Sah! Trump Bebas dari Pemakzulan untuk Keduakalinya

Presiden AS Donald Trump melambaikan tangan sebelum berangkat dalam perjalanan ke Wisconsin dari Gedung Putih di Washington DC, AS, pada 24 Oktober 2018. (Cathal McNaughton / Reuters)

ZACHARY STIEBER

Presiden AS ke-45 Donald Trump dibebaskan dari tuduhan penghasutan pemberontakan oleh Senat pada Sabtu (13/2/2021).

Sebanyak 57 senator memilih untuk menghukum Trump. Sebuah keyakinan yang membutuhkan 67 suara mayoritas. Sedangkan 43 senator lainnya memilih untuk membebaskan Trump. Mereka berasal dari Partai Republik. Secara keseluruhan senator Demokrat memilih menghukumnya dengan tujuh orang Republikan ikut bergabung dengan Demokrat.

“Saya prihatin dengan kurangnya proses hukum dan konstitusionalitas sidang ini, saya memilih dua kali untuk mengatakannya. Tapi saya memiliki tugas sebagai juri untuk mendengarkan argumen dari kedua pihak dan tetap berpikiran terbuka, yang saya lakukan,” kata Senator Tommy Tuberville (R-Ala.) yang memilih untuk membebaskan Trump dalam sebuah pernyataan.

“Setelah mendengar argumen yang diberikan, saya memilih untuk tidak menghukum karena sejumlah alasan, termasuk tentang fakta Senat tidak memiliki kewenangan untuk mengadili warga negara,” ujarnya.

Sama halnya Senator Marsha Blackburn (R-Tenn) menuturkan pemakzulan hanya memalukan mantan presiden dan pendukungnya.

“Manajer Pemakzulan DPR meluncurkan sidang inkonstitusional untuk mempermalukan mantan Presiden dan pendukungnya. Manajer pemakzulan tidak mencapai apa-apa selain memperpanjang penderitaan rakyat Amerika.
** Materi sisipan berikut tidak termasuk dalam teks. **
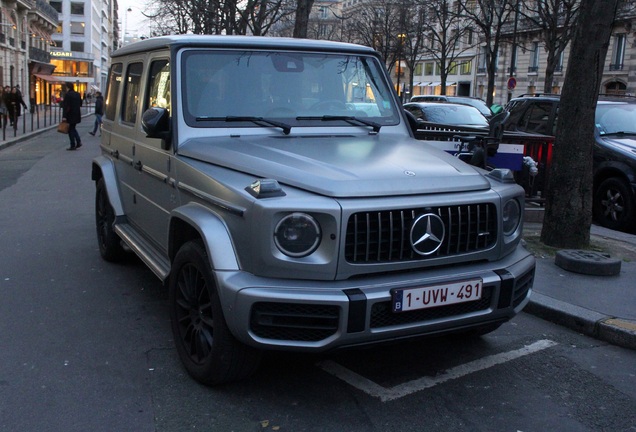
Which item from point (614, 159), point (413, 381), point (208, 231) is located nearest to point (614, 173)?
point (614, 159)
Mereka mencapai satu hal — pembebasan Donald J. Trump,” tambahnya.

Demokrat menuduh banyak dari Republikan di Senat bertekad untuk membebaskan Trump, bahkan sebelum persidangan dimulai.

“Mereka jelas dalam posisinya terlepas dari hak mereka akan memberikan suara,” kata Senator Chris Van Hollen (D-Md.) kepada wartawan setelah pemungutan suara.

DPR AS memakzulkan Trump pada 13 Januari ketika dia masih menjabat dengan tudingan penghasutan pemberontakan. Tudingan tersebut mengklaim Trump berada di balik penyerbuan Gedung Capitol AS seminggu sebelumnya.

Demokrat di DPR menjabat sebagai manajer pemakzulan, atau jaksa de facto, mencoba meyakinkan Senat untuk menghukum Trump atas tuduhan tersebut.

“Senator, pelanggaran apa lebih besar yang dapat dilakukan seseorang untuk menghasut pemberontakan dengan kekerasan di kursi pemerintahan kita selama transfer kekuasaan secara damai?” kata Jamie Raskin (D-Md.) seorang pimpinan manajer pemakzulan dalam persidangan.

Trump tidak hanya dituduh memprovokasi massa untuk menyerbu Capitol AS, tetapi kemudian duduk kembali dan menyaksikan “dengan gembira” ketika gedung Capitol diserang. Dia mengklaim, “melanggar sumpah suci dan terlibat dalam kelalaian yang mendalam dan desersi wewenang.”

Pengacara Trump berpendapat persidangan pemakzulan inkonstitusional karena mantan presiden itu adalah warga negara biasa. Pengacara Trump mengatakan Demokrat menunjukkan video yang diedit secara selektif dengan menghilangkan bukti utama, seperti Trump mengatakan kepada pendukungnya pada 6 Januari untuk pergi ke Gedung Capitol “secara damai dan patriotik.”

Trump dibebaskan oleh Senat tahun lalu atas dua tuduhan terkait panggilan telepon kepada Presiden Ukraina.

Trump, dalam sebuah pernyataan setelah pemungutan suara mengatakan Demokrat “diberi izin bebas untuk merendahkan supremasi hukum, mencemarkan nama baik penegak hukum, menyemangati massa, memaafkan perusuh, dan mengubah keadilan menjadi alat pembalasan politik.”

Trump mengatakan dirinya selalu memiliki, dan terus memperjuangkan “aturan hukum yang tak tergoyahkan, para pahlawan penegak hukum, dan hak warga Amerika untuk secara damai dan terhormat memperdebatkan masalah-masalah hari ini tanpa kedengkian dan kebencian.”